-- TASKS TO CARRY OUT --
A) Answer these questions from the text on sodium in medications. Mark each answer (i), (ii) or (iii) to match.
(i) In which journal was the study published?
(ii) How much more likely were patients taking high-sodium drugs to die of any cause?
(iii) Which three kinds of formulation are named as frequently high in sodium?
B) Decide whether each statement agrees with the text on sodium in medications. Answer yes or no, and quote the words from the text that decide it.
(i) The study compared patients on high-sodium drugs with patients given non-sodium versions of the same drugs.
(ii) Patients on high-sodium drugs were 28 percent more likely to suffer a non-fatal stroke.
(iii) One dose of certain drugs contains less sodium than the recommended total daily allowance.

-- DOCUMENT EXCERPT --
================================
As San Diego injury attorneys, we are concerned by a new report that suggests
that the sodium levels in many popular medications could be putting patients
at risk for stroke.
The study, which was recently published in the
British Medical Journal, examined whether patients who took medications high in sodium content
were more likely to suffer cardiovascular “events” when compared
with patients who were prescribed non-sodium formulations of the same drugs.
The answer is yes. Researchers found that patients who took high-sodium
drugs were 22 percent more likely to suffer a non-fatal stroke and 28
percent more likely to die of any cause, when compared with patients who
were prescribed other formulations.
The study also revealed that the sodium contained in one dose of certain
drugs exceeds the recommended total daily allowance of sodium. Drugs that
frequently contain high levels of sodium include powdered, effervescent
or soluble formulations of acetaminophen, aspirin, metoclopramide, and
zinc and calcium supplements.
================================
-- EXTRACTED RECORDS --
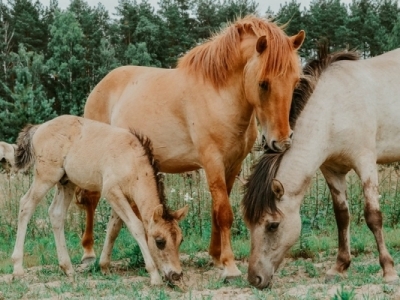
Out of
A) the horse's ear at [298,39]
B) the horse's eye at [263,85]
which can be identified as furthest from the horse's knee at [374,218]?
the horse's ear at [298,39]

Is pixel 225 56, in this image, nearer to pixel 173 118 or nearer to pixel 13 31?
pixel 173 118

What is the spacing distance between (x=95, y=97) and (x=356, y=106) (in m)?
3.80

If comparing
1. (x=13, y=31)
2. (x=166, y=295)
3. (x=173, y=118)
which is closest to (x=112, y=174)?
(x=173, y=118)

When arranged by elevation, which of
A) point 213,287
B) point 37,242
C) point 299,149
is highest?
point 299,149

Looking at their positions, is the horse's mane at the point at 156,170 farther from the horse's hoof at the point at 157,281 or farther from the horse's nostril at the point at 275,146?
the horse's nostril at the point at 275,146

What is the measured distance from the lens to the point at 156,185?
5398 millimetres

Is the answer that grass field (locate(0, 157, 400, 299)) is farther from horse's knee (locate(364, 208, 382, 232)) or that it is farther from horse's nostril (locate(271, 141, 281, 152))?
horse's nostril (locate(271, 141, 281, 152))

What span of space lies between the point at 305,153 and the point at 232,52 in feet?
4.31

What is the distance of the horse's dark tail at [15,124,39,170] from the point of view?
6.25m

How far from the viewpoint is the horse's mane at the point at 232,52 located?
5010 millimetres

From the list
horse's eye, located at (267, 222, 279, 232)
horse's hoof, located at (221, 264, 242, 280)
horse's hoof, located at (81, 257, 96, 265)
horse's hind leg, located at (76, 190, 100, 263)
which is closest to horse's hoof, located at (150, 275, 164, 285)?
horse's hoof, located at (221, 264, 242, 280)

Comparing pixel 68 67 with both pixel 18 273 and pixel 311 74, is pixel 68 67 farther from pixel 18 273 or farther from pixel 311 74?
pixel 311 74

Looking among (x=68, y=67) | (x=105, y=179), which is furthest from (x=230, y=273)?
(x=68, y=67)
================================
-- ANSWERS TO THE TASKS --
A)
(i) The British Medical Journal.
(ii) 28 percent more likely.
(iii) Powdered, effervescent or soluble formulations.

B)
(i) Yes: "with patients who were prescribed non-sodium formulations of the same drugs"
(ii) No: "22 percent more likely to suffer a non-fatal stroke"
(iii) No: "the sodium contained in one dose of certain drugs exceeds the recommended total daily allowance of sodium"